Continúa, por favor, el texto sobre la movilización en Rusia a partir de su última oración.

### Texto proporcionado
········

En estas horas es posible ver fotos y videos que llegan de parte de algunos periodistas que aún siguen en Rusia y también de personas que buscan que el mundo sepa que no todos los rusos están a favor de las decisiones militares de su gobierno, quien en el día de hoy por, otra parte, volvió a amenazar con una guerra nuclear, convocó a una nueva movilización y además advirtió que los hombres en edad de ser movilizados no pueden abandonar el país. La paradoja es que no podrían hacerlo aún si quisieran: ya no hay vuelos, los pasaportes humanitarios desde la Unión Europea se demoran y algunos países europeos buscan endurecer las normas para que los rusos ingresen a esos países cuando, en realidad, deberían facilitar el ingreso de ciudadanos asustados que no están dispuestos a ir a una guerra que no buscaron. Sancionar a las personas por las decisiones de sus gobiernos no parece la mejor decisión para restituirles sus derechos vulnerados.
Nikita Safronov me dice que le genera impotencia que no salga más gente a la calle. Me lo dice a mí, nos conocemos desde hace un par de años porque trabajamos juntos. Es joven, no se resigna pero se enoja cuando desde afuera se les exige lo que no pueden hacer. Mientras tanto, me manda los videos que circulan por los chats de aquellos que resisten como pueden la radicalización autoritaria del gobierno de Vladimir Putin, quien está en el poder desde 1999.

········

### Registros
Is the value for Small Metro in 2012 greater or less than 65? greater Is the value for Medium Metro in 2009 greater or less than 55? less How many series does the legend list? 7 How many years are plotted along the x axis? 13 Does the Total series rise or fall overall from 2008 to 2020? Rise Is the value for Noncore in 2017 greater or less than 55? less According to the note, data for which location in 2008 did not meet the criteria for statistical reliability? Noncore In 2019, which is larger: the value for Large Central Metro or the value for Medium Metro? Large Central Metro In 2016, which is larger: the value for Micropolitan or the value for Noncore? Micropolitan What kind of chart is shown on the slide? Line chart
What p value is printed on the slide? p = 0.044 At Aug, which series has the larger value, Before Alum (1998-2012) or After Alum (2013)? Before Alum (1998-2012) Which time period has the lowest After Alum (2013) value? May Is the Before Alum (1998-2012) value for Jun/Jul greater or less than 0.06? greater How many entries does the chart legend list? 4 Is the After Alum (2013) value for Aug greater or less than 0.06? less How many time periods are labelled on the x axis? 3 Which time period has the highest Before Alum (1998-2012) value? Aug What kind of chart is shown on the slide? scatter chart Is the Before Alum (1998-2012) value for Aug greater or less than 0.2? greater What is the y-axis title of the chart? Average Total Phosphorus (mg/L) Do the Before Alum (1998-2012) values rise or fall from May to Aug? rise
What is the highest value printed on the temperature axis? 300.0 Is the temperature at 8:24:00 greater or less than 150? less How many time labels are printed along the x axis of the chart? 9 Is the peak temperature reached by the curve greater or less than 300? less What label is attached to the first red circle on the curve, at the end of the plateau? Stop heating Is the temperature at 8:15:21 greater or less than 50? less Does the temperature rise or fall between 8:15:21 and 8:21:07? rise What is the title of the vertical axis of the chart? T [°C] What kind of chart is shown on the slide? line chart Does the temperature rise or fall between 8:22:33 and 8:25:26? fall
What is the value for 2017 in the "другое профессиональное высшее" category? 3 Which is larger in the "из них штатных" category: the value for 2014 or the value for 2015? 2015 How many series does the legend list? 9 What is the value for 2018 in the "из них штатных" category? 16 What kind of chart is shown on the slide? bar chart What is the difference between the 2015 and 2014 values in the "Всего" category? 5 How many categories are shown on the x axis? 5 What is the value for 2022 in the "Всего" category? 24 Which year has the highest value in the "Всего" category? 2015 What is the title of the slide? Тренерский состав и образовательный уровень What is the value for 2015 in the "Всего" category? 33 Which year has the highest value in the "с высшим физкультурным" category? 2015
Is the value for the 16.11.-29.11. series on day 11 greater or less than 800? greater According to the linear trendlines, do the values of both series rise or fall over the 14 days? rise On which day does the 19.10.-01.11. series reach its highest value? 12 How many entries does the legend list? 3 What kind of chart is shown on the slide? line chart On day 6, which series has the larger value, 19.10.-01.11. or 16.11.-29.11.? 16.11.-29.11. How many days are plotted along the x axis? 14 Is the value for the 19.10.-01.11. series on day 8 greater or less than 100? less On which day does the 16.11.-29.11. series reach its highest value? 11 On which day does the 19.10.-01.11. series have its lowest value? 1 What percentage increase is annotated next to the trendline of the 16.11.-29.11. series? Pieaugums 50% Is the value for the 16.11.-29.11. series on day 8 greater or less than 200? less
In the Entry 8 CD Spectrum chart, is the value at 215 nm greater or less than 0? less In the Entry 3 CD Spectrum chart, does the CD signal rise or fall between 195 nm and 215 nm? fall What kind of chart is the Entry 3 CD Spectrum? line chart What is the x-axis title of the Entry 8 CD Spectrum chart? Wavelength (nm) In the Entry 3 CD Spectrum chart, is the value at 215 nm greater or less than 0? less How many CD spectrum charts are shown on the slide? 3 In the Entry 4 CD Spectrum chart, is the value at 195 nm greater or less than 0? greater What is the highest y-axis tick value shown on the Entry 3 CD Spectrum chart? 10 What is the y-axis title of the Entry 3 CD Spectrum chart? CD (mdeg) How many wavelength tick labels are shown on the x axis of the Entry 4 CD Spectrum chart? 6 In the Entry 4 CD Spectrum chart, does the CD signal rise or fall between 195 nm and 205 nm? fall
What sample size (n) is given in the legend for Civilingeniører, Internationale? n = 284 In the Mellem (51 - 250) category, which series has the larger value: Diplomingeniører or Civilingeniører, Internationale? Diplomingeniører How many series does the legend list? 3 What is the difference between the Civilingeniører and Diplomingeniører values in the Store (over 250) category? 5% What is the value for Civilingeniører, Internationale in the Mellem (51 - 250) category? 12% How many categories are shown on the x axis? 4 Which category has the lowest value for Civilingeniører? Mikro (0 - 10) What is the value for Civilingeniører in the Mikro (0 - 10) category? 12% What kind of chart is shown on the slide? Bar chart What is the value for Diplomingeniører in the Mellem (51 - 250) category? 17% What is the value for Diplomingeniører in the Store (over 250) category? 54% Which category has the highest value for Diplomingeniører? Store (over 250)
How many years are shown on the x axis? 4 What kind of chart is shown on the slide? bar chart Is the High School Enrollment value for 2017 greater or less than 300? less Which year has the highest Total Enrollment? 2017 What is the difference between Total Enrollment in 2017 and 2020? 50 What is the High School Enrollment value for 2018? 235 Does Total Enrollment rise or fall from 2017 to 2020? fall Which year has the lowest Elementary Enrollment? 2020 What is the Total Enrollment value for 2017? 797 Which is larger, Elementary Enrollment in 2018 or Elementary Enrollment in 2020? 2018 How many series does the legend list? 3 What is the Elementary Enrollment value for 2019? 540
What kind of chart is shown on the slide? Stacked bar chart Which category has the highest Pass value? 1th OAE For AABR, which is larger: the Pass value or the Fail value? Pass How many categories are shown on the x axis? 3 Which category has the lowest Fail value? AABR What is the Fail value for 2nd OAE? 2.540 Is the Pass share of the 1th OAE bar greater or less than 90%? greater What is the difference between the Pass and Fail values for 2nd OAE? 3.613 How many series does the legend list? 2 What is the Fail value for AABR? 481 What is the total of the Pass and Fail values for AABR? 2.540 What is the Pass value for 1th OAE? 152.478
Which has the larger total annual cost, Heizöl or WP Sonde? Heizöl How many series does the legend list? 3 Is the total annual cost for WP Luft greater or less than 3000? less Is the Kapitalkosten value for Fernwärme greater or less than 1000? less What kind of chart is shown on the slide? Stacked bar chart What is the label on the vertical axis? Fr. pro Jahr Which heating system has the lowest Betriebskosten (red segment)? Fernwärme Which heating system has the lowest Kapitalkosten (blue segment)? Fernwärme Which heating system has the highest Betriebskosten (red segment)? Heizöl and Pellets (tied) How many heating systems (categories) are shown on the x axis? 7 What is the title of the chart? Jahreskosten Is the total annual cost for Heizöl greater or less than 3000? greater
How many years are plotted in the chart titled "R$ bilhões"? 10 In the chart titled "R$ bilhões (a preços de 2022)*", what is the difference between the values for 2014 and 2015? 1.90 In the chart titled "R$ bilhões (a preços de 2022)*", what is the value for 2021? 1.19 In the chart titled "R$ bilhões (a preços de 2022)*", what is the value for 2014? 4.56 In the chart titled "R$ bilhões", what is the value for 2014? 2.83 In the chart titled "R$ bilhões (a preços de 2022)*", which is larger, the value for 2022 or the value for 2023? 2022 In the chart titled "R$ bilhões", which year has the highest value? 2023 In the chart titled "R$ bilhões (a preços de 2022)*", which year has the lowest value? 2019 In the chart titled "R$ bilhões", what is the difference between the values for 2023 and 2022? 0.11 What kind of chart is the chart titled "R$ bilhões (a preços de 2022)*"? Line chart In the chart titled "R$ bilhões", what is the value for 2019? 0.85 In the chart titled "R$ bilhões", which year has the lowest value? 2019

········

### Respuesta
“Ustedes nos dicen a los rusos que salgamos a las calles y protestemos. Lo dicen porque no entienden nada de lo que es una dictadura. Es como decirles a los judíos en los campos de concentración que salgan a abatir a Hitler. Somos rehenes y no tenemos voz”, escribe.
“Estamos súper cansados de que nos digan ‘salgan a derrotar a Putin’ y bla bla bla. No entienden que en este sistema, con este régimen, con las represalias de una magnitud sin precedentes, estamos sin posibilidades de protestar. En cuanto uno de nosotros se atreve a hacer algo, lo golpean, lo arrestan, lo encarcelan. No se le puede pedir a un pueblo esclavizado que se alce ante la dictadura”, protesta mientras me manda imágenes y me traduce los textos que las acompañan.
Esto escribe Nikita y esto escribo mientras en Moscú, en San Petersburgo y en otras ciudades rusas los que se animan salen a protestar pese a las amenazas. Ya se habla de más de 900 detenidos. Los gritos de esas multitudes ahogadas son básicamente dos: “No a la guerra (Net Voiné)” y “Vida para nuestros hijos”.